Blockchain shows tremendous potential, but is still slightly out of its infancy. Initial experiments with creating businesses built using blockchain technology have been mixed, with many failures. The largest public failure was the hack of The DAO, a blockchain-based venture capital fund that lost more than $50 million due to a poorly designed blockchain program, called a “clever contract.” A more latest hack lost more than $30 million due to a critical flaw in another “brainy contract” that managed the Parity multi-signature wallet on the Ethereum network. Other ventures have had difficulty getting began or are still in stealth startup mode, working on overcoming limitations in the technology.
The largest problem with current blockchain implementations is that it requires an enormous number of users acting as miners to function. Mining requires computers to run many millions of calculations per 2nd, thereby consuming a significant amount of electro-therapy, which costs money. While this may be an acceptable cost in the case of Bitcoin for hobbyist users, large businesses will not want their machines running at utter speed simply because the blockchain software needs numbers to run. This otherwise-purposeless tens unit expense is a significant hindrance so far to adoption. While there are alternative approaches to mining, these are presently academic exercises, and none have been implemented in any large-scale blockchain.
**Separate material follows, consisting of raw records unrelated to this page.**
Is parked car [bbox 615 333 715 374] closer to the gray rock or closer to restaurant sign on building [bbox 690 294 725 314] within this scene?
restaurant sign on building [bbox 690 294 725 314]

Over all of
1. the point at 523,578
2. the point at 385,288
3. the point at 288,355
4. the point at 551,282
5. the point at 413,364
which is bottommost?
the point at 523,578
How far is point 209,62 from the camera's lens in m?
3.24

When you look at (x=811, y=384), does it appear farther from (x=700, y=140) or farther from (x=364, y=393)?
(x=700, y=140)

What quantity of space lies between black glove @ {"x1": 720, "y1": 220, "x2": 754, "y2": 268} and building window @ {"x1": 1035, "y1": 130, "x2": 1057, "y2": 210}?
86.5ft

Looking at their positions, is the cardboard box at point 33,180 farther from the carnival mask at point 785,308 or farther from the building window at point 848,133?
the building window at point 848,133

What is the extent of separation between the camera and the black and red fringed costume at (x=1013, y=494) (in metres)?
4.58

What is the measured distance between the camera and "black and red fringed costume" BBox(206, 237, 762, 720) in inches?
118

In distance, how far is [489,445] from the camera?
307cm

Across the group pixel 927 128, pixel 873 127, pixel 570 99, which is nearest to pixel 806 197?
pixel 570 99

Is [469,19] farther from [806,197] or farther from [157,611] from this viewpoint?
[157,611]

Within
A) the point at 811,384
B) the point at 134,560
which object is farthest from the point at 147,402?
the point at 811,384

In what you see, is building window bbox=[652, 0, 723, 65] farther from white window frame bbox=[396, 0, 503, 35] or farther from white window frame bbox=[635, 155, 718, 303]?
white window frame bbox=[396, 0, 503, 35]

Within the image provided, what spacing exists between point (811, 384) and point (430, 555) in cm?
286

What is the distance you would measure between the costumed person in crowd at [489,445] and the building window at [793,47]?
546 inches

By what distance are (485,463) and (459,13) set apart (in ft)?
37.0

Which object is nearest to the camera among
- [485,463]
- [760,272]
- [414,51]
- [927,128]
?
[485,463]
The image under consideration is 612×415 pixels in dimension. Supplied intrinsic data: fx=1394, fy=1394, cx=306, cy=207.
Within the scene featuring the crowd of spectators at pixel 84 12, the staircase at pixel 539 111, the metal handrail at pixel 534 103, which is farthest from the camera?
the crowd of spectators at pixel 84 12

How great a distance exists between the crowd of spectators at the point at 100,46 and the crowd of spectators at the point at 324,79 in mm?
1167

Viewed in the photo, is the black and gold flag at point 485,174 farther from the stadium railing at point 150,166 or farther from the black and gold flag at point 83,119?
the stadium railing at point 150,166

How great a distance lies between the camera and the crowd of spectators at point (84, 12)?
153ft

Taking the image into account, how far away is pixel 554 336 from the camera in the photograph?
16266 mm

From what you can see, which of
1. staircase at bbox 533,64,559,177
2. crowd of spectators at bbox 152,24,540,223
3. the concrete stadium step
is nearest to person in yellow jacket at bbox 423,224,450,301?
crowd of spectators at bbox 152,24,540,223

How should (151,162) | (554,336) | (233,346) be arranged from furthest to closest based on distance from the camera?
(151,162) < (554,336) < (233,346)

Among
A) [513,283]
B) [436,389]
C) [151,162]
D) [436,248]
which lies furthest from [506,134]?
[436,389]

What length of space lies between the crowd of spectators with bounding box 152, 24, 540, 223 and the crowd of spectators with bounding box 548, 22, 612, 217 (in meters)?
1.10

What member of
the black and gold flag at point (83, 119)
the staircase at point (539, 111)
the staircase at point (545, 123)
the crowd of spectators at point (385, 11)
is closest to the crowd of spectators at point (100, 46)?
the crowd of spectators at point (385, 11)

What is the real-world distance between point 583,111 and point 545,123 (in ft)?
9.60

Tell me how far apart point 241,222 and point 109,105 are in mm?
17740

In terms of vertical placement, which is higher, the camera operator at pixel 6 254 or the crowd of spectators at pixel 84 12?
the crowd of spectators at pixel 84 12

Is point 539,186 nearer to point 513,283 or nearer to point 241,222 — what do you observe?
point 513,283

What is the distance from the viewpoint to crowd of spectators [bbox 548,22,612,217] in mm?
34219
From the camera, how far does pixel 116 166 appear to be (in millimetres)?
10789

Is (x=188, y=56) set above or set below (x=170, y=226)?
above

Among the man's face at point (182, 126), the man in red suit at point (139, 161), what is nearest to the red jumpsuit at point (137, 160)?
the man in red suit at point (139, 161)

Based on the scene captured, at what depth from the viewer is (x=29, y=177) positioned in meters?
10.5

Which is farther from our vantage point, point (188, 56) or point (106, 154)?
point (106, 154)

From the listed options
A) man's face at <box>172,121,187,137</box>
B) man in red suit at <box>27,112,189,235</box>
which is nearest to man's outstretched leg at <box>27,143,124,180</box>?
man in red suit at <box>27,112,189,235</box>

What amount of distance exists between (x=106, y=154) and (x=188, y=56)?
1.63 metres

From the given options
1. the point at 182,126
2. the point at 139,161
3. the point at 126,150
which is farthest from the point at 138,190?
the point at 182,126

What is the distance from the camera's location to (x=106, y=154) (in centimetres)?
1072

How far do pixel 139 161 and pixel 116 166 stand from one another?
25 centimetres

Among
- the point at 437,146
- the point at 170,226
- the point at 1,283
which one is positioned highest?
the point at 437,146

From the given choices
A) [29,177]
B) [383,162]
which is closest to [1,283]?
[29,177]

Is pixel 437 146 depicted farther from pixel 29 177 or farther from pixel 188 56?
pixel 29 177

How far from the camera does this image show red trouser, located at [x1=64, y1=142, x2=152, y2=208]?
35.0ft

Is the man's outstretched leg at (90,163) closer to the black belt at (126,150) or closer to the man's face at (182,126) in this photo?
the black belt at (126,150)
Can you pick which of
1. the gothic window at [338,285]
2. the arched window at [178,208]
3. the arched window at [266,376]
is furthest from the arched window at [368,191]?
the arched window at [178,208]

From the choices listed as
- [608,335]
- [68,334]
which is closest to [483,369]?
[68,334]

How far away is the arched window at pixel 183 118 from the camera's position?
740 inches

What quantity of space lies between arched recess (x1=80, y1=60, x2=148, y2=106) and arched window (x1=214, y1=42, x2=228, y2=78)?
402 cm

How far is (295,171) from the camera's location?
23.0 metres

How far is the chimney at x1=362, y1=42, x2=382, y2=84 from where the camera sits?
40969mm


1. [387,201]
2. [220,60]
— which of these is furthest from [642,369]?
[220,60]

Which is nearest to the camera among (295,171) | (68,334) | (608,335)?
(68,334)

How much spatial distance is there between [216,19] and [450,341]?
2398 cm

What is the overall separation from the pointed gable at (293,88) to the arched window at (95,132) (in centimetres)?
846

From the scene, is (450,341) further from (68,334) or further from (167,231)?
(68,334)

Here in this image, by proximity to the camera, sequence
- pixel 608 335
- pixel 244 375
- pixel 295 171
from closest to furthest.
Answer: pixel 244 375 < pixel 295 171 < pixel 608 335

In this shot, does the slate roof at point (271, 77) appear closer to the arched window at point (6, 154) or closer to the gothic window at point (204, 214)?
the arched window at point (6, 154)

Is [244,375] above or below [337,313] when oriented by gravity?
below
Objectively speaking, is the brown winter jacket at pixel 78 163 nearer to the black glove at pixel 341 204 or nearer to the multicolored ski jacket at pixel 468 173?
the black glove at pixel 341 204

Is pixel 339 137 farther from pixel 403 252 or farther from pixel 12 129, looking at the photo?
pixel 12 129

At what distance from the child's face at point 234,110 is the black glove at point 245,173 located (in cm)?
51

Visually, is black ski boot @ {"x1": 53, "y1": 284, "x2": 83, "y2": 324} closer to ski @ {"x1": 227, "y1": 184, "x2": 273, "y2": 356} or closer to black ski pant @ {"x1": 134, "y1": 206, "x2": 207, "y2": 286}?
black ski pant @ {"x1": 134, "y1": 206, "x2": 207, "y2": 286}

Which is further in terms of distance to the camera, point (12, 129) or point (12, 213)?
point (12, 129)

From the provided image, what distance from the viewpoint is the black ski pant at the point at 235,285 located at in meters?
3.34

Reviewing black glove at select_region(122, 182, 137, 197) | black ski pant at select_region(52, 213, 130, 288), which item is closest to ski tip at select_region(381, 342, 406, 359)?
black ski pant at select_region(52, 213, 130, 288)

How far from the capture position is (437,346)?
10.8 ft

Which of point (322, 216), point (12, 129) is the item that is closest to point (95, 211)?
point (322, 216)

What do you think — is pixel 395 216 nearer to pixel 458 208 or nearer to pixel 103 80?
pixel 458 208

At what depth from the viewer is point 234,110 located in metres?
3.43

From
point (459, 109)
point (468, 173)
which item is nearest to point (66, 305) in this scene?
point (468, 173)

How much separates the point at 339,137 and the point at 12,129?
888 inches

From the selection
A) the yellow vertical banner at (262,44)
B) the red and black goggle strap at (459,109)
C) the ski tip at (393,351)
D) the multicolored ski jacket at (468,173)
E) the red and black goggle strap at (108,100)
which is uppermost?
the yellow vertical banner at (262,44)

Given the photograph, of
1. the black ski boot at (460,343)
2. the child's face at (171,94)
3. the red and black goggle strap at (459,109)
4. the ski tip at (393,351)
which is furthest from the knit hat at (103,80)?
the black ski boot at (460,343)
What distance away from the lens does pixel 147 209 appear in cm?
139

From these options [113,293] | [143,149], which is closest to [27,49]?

A 2nd impediment to the adoption of blockchain in a well-established industry, as with any fresh technology, is simply the inertia of existing solutions. Any blockchain-based solution for any sector would require major infrastructure switches and wide-scale user adoption. Particularly in the case of blockchain, where a technology went from non-existent to worldwide buzzword in two years, more conservative companies will need to see a number of successful use cases before even thinking about adopting this fresh technology.
With all that in mind, many businesses recognize the potential of blockchain and are working hard to make the transition effortless. IBM specifically has invested significant resources into the Hyperledger Platform and has released significant documentation and tooling for developing blockchain-based applications.
Why Is the SEI Investigating Blockchain?
The defense sector has identified a number of potential use cases for blockchain technology. The Department of Homeland Security (DHS) recently distributed $400,000 to four blockchain companies to investigate the use of blockchain in identity management and privacy protection. DARPA recently initiated a program researching the applicability of blockchain technology to secure, resilient messaging. The Office of the Assistant Secretary of Defense for Readiness also recently put out a Broad Agency Announcement (BAA) that included research into the applicability of blockchain technology to training and readiness programs.
At the SEI, we have also been investigating the use of blockchain technology within the DoD. Taking advantage of our deep understanding of software engineering principles, our current concentrate has been on ensuring that the blockchain application-development process doesn’t expose applications and users to unnecessary risk. Unluckily, as with any fresh technology, early adopters have helped expose a number of significant design flaws with existing blockchain implementations. Our team is focused on developing a “secure by design” language that can be used for blockchain application development. By creating a language that specifically makes certain types of bugs unlikely to create, we aim to significantly reduce the risk inherent in the adoption of blockchain technology. We will describe this work in greater detail in a forthcoming blog post.